— Start of INPUT RECORDS —
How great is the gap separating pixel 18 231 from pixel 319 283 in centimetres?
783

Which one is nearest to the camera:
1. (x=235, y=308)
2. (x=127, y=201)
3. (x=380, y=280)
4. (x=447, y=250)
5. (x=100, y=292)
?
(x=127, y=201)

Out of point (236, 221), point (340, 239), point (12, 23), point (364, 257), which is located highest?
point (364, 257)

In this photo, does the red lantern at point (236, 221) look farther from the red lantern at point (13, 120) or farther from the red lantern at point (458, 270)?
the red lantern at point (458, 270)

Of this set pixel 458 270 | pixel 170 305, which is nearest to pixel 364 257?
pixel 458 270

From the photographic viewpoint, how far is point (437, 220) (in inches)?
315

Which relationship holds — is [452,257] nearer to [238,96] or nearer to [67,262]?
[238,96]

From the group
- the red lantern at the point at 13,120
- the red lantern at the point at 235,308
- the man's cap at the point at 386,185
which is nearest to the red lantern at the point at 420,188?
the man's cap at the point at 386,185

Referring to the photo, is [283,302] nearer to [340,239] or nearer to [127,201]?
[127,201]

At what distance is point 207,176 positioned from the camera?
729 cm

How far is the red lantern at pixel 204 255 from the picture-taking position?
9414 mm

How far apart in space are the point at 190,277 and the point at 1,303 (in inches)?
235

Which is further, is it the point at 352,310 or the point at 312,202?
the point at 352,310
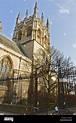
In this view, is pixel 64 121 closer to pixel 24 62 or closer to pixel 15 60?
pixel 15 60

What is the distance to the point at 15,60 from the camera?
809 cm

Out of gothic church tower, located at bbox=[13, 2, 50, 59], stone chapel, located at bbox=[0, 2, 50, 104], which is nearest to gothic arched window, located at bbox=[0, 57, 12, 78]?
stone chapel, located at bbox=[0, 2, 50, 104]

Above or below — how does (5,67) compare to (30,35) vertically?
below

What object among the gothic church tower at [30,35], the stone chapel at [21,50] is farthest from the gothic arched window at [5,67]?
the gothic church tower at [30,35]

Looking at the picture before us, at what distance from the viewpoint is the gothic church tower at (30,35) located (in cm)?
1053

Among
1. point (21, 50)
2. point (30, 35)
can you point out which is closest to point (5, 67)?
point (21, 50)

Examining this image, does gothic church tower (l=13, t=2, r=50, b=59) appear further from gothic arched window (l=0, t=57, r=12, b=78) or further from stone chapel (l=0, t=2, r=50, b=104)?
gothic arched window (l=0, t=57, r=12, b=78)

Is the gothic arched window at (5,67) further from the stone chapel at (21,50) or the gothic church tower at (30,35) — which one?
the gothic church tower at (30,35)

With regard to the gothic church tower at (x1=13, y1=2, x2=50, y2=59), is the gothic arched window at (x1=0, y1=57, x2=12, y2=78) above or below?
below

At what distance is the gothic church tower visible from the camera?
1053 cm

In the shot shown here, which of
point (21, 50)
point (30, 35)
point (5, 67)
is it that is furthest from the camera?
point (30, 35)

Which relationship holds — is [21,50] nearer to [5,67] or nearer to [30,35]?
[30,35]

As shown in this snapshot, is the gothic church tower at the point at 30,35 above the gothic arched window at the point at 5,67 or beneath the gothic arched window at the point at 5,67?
— End of INPUT RECORDS —
__GIVEN TASK__. Return the part of the records that opens with the line containing "Which relationship holds — is [21,50]" and closes at the end of the records, copying each line unchanged.

__EXPECTED ANSWER__.
Which relationship holds — is [21,50] nearer to [5,67] or nearer to [30,35]?
[30,35]

As shown in this snapshot, is the gothic church tower at the point at 30,35 above the gothic arched window at the point at 5,67 or beneath the gothic arched window at the point at 5,67?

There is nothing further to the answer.